Bobcat tracks were found hardened in the dirt not long after a storm had pounded the area. A group that holds such tracking outings in San Diego County relies on a team of trained volunteers.

About 60 volunteers monitor wildlife in northern San Diego County. They crisscross areas that include the sprawling Santa Margarita Ecological Reserve, which spills into the Fallbrook area.

The 10-year-old San Diego Tracking Team is dedicated to promoting the preservation of habitats through citizen-based wildlife monitoring coupled with environmental education programs.

The team holds beginner wildlife tracking classes. Topics include basic recognition and identification of animal tracks and other signs, introduction to track patterns and gaits, wildlife journaling and survey protocol. Classroom time is supplemented with plenty of time in the field. This training is required for survey volunteers and also serves as a prerequisite for the team’s intermediate tracker/naturalist class. One of the goals of tracking bobcats is to establish more drainage culverts and other so-called “critter tunnels” that allow animals to pass under, rather than over, busy roads or freeways, according to group members.

Information on these classes is available at http://www.sdtt.org.

Cat stats

A California Department of Fish and Game report released in April stated that 46,004 bobcat hunting tags were sold statewide in 2009. There were also 915 separate international shipping tags sold last year, with a total of 46,919 tags sold. The hunting tags cost $13 each.

Bobcats are tagged in order to record hunting and trapping data and to track exports and for other purposes.

A Fish and Game report on bobcat harvesting reported that nearly 1,000 bobcats were taken during the 2008-09 hunting year and trapping season. Most of the bobcats were taken by trappers and sport hunters, and fewer than 100 were captured by the government agencies.That take reflected a 13 percent drop from the previous year. The average pelt price went down from $134.57 to $78, according to the state agency.

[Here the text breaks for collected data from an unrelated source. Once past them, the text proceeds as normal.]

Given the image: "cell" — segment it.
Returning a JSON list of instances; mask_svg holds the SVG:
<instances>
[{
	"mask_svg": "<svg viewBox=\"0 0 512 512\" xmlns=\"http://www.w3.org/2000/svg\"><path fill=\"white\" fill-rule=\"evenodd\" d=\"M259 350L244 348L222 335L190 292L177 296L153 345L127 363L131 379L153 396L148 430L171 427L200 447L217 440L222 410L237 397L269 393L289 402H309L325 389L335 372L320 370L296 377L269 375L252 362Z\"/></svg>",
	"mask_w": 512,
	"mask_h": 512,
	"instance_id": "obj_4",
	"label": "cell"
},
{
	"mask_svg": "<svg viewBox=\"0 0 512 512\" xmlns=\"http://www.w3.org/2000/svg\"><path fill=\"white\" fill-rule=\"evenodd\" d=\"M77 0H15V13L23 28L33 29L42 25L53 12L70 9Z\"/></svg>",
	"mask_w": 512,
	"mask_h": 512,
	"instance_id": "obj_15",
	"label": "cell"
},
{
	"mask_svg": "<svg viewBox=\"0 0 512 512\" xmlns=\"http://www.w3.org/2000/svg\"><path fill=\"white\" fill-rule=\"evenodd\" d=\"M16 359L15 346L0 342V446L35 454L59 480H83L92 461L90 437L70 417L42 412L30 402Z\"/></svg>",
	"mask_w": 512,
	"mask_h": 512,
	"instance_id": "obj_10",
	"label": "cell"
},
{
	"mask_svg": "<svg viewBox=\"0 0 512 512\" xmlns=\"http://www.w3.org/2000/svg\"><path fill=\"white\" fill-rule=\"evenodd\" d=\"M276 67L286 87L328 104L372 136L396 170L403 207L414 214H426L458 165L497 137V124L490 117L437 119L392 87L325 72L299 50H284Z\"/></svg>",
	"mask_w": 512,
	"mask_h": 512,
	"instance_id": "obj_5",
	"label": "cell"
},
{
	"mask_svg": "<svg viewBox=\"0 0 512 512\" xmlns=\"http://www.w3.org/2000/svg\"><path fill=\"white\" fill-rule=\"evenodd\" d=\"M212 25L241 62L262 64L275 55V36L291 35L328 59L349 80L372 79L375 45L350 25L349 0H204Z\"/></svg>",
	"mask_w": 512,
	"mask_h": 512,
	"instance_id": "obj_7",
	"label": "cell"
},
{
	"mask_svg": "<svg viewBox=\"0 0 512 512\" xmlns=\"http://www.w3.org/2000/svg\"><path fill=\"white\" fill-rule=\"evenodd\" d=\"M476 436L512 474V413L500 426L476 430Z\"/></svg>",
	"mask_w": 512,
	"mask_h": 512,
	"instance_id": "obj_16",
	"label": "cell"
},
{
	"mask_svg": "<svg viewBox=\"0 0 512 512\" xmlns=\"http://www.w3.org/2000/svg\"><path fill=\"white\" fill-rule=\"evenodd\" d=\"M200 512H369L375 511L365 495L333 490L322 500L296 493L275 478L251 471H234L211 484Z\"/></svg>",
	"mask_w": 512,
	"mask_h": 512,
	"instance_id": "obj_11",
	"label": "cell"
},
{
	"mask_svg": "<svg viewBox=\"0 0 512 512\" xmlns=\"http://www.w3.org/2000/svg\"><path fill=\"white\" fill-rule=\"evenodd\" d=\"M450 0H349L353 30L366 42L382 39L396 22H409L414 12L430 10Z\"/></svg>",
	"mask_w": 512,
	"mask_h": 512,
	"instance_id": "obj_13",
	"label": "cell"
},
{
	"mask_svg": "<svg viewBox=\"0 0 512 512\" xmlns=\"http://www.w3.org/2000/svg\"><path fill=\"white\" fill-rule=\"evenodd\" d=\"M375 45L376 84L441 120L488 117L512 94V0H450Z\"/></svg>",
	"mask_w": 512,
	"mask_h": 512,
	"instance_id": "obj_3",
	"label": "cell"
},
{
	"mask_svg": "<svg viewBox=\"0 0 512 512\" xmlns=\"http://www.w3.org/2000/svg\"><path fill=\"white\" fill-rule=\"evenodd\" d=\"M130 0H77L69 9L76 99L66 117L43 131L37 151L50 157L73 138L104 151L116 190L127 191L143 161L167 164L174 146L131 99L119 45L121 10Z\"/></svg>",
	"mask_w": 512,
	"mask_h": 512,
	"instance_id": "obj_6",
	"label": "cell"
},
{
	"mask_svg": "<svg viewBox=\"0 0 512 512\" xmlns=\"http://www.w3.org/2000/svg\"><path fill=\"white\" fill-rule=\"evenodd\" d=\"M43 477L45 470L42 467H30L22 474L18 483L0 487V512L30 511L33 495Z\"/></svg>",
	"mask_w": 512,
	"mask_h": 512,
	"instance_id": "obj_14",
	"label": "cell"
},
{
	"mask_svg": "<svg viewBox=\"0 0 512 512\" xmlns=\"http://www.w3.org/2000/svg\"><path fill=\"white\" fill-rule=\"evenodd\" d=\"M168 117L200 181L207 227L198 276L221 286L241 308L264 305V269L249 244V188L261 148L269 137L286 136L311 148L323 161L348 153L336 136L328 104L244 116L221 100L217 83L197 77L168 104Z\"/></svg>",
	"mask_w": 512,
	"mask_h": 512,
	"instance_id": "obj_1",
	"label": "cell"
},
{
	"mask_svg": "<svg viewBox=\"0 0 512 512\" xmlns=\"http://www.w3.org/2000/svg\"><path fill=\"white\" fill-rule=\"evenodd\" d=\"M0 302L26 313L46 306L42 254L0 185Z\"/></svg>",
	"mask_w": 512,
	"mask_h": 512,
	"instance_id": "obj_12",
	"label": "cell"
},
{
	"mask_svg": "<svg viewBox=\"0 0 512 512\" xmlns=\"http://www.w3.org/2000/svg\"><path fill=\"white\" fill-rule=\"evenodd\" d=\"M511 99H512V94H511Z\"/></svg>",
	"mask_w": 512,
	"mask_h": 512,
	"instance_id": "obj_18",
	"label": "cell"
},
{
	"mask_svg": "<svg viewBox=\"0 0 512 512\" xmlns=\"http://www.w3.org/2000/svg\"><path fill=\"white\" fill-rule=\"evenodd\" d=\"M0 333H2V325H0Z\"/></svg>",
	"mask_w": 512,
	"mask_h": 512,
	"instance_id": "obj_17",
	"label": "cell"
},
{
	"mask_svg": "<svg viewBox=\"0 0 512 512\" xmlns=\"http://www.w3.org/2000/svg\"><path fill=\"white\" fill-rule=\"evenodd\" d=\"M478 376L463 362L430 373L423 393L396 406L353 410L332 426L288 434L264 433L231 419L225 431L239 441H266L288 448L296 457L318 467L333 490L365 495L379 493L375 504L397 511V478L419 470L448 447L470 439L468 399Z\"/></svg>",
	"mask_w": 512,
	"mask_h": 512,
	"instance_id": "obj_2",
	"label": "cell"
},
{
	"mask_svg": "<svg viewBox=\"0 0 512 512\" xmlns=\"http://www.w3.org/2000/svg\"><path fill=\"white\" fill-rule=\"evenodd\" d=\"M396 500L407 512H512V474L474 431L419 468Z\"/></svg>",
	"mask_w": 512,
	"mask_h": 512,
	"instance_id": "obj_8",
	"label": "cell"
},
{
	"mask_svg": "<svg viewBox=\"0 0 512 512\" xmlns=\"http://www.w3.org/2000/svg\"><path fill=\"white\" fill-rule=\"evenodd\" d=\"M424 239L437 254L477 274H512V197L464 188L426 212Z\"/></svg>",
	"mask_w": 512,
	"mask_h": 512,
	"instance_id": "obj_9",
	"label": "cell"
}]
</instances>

The Convention of International Trade in Endangered Species of Wild Fauna and Flora – known by the acronym CITES – is a group of international government entities that determines whether the trade of animal skins or other products may threaten or cause the extinction of wild animals or plants.

CITES protects roughly 5,000 species of animals and 28,000 species of plants against over-exploitation as a result of international trade. The United States asked a CITES committee to eliminate the current restrictions that limit the trade of bobcat hides.

The March request by the United States was rejected by CITES members in an initial decision. A debate surfaced on various points of view on the proposal, including a strong showing of support by Canada, which shares management of bobcats with the United States.

Opposition to the United States’ proposal centered on concerns that easing restrictions could fuel the illegal trade of other spotted cats that are protected by the international group.

The final vote in the committee was 53 in support, 46 opposed and 15 abstentions.

Change advocates argued that North American bobcat populations remain strong and have been managed effectively for 30 years by wildlife agencies. As a result, trading advocates argued that bobcat populations would not be adversely affected by commerce.

In fact, bobcat populations are increasing and recent surveys estimate that there are 1.7 million to 2.6 million in the United States today, according to figures provided by the international group.

The committee recommended prolonging the decision, and to continue the matter at future meetings. As of now, no final decision has been made on the U.S. proposal.